Deep in the hills of central Vermont lies Longest Acres Farm, a 220-acre, multigenerational homestead.
“I live with my partner, two kids, parents, sister and her husband, each in our own homes. We garden together, raise children together, ride horses, and farm together,” says co-owner Kate MacLean.
Delivering directly to the consumers, the homestead raises farm-to-table chicken, pork, beef, and other products sent directly to customers across the Northeast, including top chefs throughout Boston. In light of recent global events, Longest Acres Farm changed their business model from selling exclusively to restaurants to now serving families in Boston and Vermont. In April 2020, we checked in with Kate for an update on life on the homestead. This is her story.

Kate MacLean, co-owner of Longest Acres Farm.
“The wind whips my left cheek, singeing my nose, watering my eyes. It has been racing across the farm for three days now.
The moments of relief are physically dependent – in the mow of the barn, the nook in front of the milk room, collecting eggs on hands and knees on the littered coop floor.
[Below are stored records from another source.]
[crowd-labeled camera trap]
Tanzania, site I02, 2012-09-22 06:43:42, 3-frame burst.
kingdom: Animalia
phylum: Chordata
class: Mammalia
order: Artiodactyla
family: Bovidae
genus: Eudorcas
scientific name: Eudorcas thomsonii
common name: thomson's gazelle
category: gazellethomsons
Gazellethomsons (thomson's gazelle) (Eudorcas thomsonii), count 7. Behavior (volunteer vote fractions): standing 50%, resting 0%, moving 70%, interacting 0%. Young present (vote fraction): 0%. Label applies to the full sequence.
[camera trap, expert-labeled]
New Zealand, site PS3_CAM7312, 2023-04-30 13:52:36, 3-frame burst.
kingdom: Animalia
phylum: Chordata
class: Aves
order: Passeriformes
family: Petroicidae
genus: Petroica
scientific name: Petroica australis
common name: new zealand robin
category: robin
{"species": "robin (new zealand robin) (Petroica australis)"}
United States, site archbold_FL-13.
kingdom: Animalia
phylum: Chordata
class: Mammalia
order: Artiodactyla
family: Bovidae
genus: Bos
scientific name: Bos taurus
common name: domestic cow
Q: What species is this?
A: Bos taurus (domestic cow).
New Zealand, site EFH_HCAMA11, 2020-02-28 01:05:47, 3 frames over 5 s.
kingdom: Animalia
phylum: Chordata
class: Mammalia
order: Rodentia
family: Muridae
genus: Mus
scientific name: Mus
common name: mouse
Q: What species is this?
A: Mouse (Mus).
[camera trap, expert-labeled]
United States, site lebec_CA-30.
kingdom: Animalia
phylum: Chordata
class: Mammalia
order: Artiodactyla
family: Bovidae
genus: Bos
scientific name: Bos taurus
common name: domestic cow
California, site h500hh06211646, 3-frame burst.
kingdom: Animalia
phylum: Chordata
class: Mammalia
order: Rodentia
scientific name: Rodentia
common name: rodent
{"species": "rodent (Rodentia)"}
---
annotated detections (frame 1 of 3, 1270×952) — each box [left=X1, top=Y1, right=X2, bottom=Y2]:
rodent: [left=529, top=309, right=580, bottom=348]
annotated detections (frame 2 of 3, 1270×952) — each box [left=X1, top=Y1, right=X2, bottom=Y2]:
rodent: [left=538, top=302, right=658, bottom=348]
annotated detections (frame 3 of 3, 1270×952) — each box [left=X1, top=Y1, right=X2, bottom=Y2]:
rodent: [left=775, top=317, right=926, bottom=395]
It is late April, and while we are supposed to be grateful that there is no snow on the ground –and we are – it is far from spring-like here in the hills of Vermont. Snow falls almost nightly. It melts by breakfast. We are humble, cautious in our complaints. We know that Aprils of years past have been far less generous. But somehow I feel owed a mild, windless day.
"If I could change the business plan, I would. We would grow peas, or maybe beans, acres of them. But I can’t, won’t."
My sister and I are anxious to get into the garden. The perennials are up, the rhubarb unraveling, the garlic too. The hoop house wordlessly receives the small, gnarled, early greens I’ve managed to coax from seed. Fiona and I grew up convinced of our collective inability to grow gardens, but here we are, some 30-odd years later, on a land we’ve adopted as our own, with our parents, our partners, my children, and a small army of beasts. This year, the gardens feel heavier than before. The global suffering demands more of it, as though I could protect my sister, my parents, my children from what is swirling around if only I could simply grow vigorous potatoes, longer beans, bigger squash. The very act of growing, raising my own food, feels like the only tool I have against the helplessness, the uncertainty.
But on this Sunday, I walk past the gardens into the barnyard where the cows are waiting – impassively, as bovines do – for grass to grow. The babies have been falling from their mothers for two weeks now. Today, our seventh was born. A little heifer from Fettuccine; her first calf. I try to kiss her in congratulations, but she wants nothing of it. She lows at me, then at her calf, who is remarkably agile in spite of his recentness. She tosses her head and horns vaguely in my direction and I take the hint. Out. I slink over to the mama pigs to try my luck there. This time I’m better received, for I’m prepared with gifts: rotten pumpkins from the cellar.
My daughter asked, casually, at the breakfast table this morning if we were taking pigs to slaughter that day. She’s three, so the words come out a bit loud, but the familiarity she has with death is striking. As I’m retying the bailing twine fix to a fence, I find I’m worrying about this. I myself eat less meat today than I did in my childhood, even though I’m surrounded by the abundance of it. My freezer is stocked, my pastures are full. The appreciation for it haunts me. These are animals I raise from birth. Some of them I hold in my kitchen, inching them along in the first few vulnerable days when needed.
If I could change the business plan, I would. We would grow peas, or maybe beans, acres of them. But I can’t, won’t. The farm, as it is, selling chops, steaks, burger and bellies, exists as a small, humble protest to the gigantic arm of industrial ag. The one that keeps pigs in cages and cows in feedlots. The one that runs on fossil fuels, and federal subsidies, on the bent and windblown backs of hard-working farmers for the greed of the few. I remind myself of this often, and yet it needs repeating, sometimes twice, particularly on days when the wind is licking my ears and the echo of the mother’s low is bouncing about in my head.
Satisfied the bailing twine will hold the gate, and thereby the farm, together well enough, I continue home to the main house. It is Sunday. Family dinner is tonight, and I intend to spend the better part of an hour roaming the cellar to see what will feed the nine of us.”